Exercise task – Every record that follows should be printed verbatim.

[START Raw data]

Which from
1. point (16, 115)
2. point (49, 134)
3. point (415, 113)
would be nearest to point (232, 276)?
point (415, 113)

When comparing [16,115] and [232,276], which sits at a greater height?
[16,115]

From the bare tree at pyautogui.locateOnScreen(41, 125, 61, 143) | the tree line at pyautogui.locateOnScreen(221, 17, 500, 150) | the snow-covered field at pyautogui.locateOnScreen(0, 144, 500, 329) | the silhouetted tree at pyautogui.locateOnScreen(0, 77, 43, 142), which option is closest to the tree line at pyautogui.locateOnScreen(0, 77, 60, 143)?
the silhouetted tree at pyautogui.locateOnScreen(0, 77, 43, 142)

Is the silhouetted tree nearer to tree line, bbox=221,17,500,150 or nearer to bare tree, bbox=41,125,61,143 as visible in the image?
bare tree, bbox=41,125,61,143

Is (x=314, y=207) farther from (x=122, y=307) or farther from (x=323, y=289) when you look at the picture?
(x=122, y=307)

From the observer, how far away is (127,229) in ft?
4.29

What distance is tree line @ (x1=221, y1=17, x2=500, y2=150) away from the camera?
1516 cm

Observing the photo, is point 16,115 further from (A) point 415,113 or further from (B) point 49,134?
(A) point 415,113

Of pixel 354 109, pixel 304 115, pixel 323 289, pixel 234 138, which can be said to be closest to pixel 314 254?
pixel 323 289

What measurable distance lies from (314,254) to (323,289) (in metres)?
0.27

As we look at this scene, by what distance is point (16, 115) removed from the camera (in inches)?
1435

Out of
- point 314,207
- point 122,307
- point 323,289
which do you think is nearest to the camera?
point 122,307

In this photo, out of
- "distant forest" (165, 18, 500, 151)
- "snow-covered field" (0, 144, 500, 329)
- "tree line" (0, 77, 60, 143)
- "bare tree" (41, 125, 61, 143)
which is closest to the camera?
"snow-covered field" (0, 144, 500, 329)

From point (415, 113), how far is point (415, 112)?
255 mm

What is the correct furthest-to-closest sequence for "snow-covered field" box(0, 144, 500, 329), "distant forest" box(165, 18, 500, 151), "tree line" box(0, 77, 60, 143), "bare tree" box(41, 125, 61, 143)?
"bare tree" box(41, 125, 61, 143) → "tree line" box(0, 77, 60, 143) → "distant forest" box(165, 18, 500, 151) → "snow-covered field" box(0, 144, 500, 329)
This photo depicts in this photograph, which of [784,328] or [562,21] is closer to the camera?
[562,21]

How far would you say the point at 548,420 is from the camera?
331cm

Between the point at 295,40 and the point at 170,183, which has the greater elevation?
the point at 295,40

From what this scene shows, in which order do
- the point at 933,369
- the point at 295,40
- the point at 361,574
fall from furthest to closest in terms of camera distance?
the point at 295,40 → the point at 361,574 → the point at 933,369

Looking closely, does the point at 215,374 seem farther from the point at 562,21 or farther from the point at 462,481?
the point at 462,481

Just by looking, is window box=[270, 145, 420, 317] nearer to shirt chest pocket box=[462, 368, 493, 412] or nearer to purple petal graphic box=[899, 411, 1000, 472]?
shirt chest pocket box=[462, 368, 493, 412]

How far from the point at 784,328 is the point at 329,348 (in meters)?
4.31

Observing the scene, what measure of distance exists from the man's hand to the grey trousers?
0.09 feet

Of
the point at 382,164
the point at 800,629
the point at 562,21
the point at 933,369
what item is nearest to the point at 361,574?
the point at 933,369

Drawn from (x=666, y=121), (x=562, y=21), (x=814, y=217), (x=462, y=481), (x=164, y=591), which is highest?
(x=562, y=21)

[END Raw data]

Full solution –
Which from
1. point (16, 115)
2. point (49, 134)
3. point (415, 113)
would be nearest to point (232, 276)?
point (415, 113)

When comparing [16,115] and [232,276], which sits at a greater height?
[16,115]

From the bare tree at pyautogui.locateOnScreen(41, 125, 61, 143) | the tree line at pyautogui.locateOnScreen(221, 17, 500, 150) | the snow-covered field at pyautogui.locateOnScreen(0, 144, 500, 329) | the silhouetted tree at pyautogui.locateOnScreen(0, 77, 43, 142), which option is closest to the tree line at pyautogui.locateOnScreen(0, 77, 60, 143)?
the silhouetted tree at pyautogui.locateOnScreen(0, 77, 43, 142)

Is the silhouetted tree nearer to tree line, bbox=221,17,500,150 or nearer to bare tree, bbox=41,125,61,143 as visible in the image?
bare tree, bbox=41,125,61,143

Is (x=314, y=207) farther from (x=122, y=307) or farther from (x=323, y=289) when you look at the picture?
(x=122, y=307)

From the observer, how far away is (127,229) in ft?
4.29

What distance is tree line @ (x1=221, y1=17, x2=500, y2=150) away from the camera?
1516 cm

Observing the photo, is point 16,115 further from (A) point 415,113 or further from (B) point 49,134?
(A) point 415,113

Of pixel 354 109, pixel 304 115, pixel 323 289, pixel 234 138, which can be said to be closest to pixel 314 254?
pixel 323 289

What measurable distance lies from (314,254) to (323,289) (in metres)?
0.27

As we look at this scene, by what distance is point (16, 115) removed from the camera (in inches)?
1435

Out of
- point 314,207
- point 122,307
- point 323,289
which do you think is nearest to the camera?
point 122,307

In this photo, out of
- "distant forest" (165, 18, 500, 151)
- "snow-covered field" (0, 144, 500, 329)
- "tree line" (0, 77, 60, 143)
- "bare tree" (41, 125, 61, 143)
which is closest to the camera?
"snow-covered field" (0, 144, 500, 329)

From point (415, 113), how far is point (415, 112)?
255 mm

What is the correct furthest-to-closest sequence for "snow-covered field" box(0, 144, 500, 329), "distant forest" box(165, 18, 500, 151), "tree line" box(0, 77, 60, 143), "bare tree" box(41, 125, 61, 143)?
"bare tree" box(41, 125, 61, 143) → "tree line" box(0, 77, 60, 143) → "distant forest" box(165, 18, 500, 151) → "snow-covered field" box(0, 144, 500, 329)
This photo depicts in this photograph, which of [784,328] or [562,21] is closer to the camera?
[562,21]

How far would you say the point at 548,420 is from the camera?
331cm

Between the point at 295,40 and the point at 170,183, which has the greater elevation?
the point at 295,40

From what this scene shows, in which order do
- the point at 933,369
- the point at 295,40
- the point at 361,574
fall from furthest to closest in terms of camera distance?
the point at 295,40 → the point at 361,574 → the point at 933,369

Looking closely, does the point at 215,374 seem farther from the point at 562,21 or farther from the point at 462,481?
the point at 462,481

Just by looking, is window box=[270, 145, 420, 317] nearer to shirt chest pocket box=[462, 368, 493, 412] or nearer to purple petal graphic box=[899, 411, 1000, 472]?
shirt chest pocket box=[462, 368, 493, 412]

How far from the point at 784,328 is the point at 329,348 (in meters)?
4.31

Observing the scene, what measure of distance exists from the man's hand to the grey trousers?
0.09 feet

Of
the point at 382,164
the point at 800,629
the point at 562,21
the point at 933,369
what item is nearest to the point at 361,574?
the point at 933,369

Drawn from (x=666, y=121), (x=562, y=21), (x=814, y=217), (x=462, y=481), (x=164, y=591), which is highest?
(x=562, y=21)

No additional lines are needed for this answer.